_Records_.
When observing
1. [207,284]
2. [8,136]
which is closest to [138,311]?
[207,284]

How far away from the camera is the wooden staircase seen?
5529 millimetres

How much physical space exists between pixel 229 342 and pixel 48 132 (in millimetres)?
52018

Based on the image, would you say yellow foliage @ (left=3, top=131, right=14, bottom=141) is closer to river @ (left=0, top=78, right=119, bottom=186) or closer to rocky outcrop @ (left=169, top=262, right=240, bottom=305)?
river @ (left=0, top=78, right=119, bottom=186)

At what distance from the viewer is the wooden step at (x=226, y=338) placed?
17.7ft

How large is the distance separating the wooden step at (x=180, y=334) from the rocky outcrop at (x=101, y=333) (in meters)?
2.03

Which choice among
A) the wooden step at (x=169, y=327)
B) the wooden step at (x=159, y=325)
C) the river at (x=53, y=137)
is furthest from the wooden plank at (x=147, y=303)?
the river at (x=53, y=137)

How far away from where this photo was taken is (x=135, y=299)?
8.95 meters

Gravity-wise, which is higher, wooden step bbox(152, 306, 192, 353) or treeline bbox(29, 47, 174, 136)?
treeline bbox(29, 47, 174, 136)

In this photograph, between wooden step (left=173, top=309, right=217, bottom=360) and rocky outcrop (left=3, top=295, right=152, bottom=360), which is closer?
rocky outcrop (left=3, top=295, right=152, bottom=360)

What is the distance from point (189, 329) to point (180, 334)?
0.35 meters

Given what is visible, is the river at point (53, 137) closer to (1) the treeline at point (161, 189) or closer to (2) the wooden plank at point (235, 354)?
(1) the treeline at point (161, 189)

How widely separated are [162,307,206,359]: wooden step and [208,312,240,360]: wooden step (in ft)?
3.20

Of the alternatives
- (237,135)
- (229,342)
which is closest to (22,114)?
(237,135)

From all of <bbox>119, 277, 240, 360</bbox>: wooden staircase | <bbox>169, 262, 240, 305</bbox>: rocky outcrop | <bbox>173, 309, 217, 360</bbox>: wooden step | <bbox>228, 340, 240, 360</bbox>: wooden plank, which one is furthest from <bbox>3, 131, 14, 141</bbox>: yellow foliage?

_Exercise_. Can you rewrite the stretch of the records from the line containing "Which choice among" through the line containing "8.95 meters", changing "wooden step" to "timber step" everywhere and leaving all else unchanged?

_Exercise solution_.
Which choice among
A) the timber step at (x=169, y=327)
B) the timber step at (x=159, y=325)
C) the river at (x=53, y=137)
is furthest from the wooden plank at (x=147, y=303)?
the river at (x=53, y=137)

How far away from where this photo was taken is (x=135, y=299)?
8.95 meters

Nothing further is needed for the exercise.